Network Distance: 1 hop

Nmap finished: 1 IP address (1 host up) scanned in 138.657 seconds

Just like the first command, we start Nmap telling it which network card to use and instead of just specifying one IP address, we specify three IP addresses, 12.24.36.48, 3.6.9.12, and 5.25.125.250. Now let’s take a quick look at our iptables log and see what happens.

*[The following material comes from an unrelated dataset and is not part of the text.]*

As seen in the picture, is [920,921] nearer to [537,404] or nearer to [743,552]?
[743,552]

Jun 13 20:53:54 mythbox IN=eth0 OUT= MAC=00:14:bf:5b:2d:5c:00:13:d4:78:18:c6:08:00 SRC=12.24.36.48 DST=192.168.1.27 LEN=44 TOS=0x00 PREC=0x00 TTL=43 ID=16809 PROTO=TCP SPT=63815 DPT=234 WINDOW=4096 RES=0x00 SYN URGP=0

Jun 13 20:53:54 mythbox IN=eth0 OUT= MAC=00:14:bf:5b:2d:5c:00:13:d4:78:18:c6:08:00 SRC=3.6.9.12 DST=192.168.1.27 LEN=44 TOS=0x00 PREC=0x00 TTL=42 ID=16809 PROTO=TCP SPT=63815 DPT=234 WINDOW=3072 RES=0x00 SYN URGP=0

Jun 13 20:53:54 mythbox IN=eth0 OUT= MAC=00:14:bf:5b:2d:5c:00:13:d4:78:18:c6:08:00 SRC=5.25.125.250 DST=192.168.1.27 LEN=44 TOS=0x00 PREC=0x00 TTL=42 ID=16809 PROTO=TCP SPT=63815 DPT=234 WINDOW=3072 RES=0x00 SYN URGP=0

Well, well, well, just like the manual said, the firewall logs show that access was attempted from our specified address above, in the exact order that we inputted them. You can discover this for yourself by looking at every other line from the screen shot, and noticing what SRC equals on those lines.

So let's recap what we have (hopefully) learned today. We learned how to change your IP address while scanning, as well as learned that you can use an array of IP address to pretend to be other IP while scanning.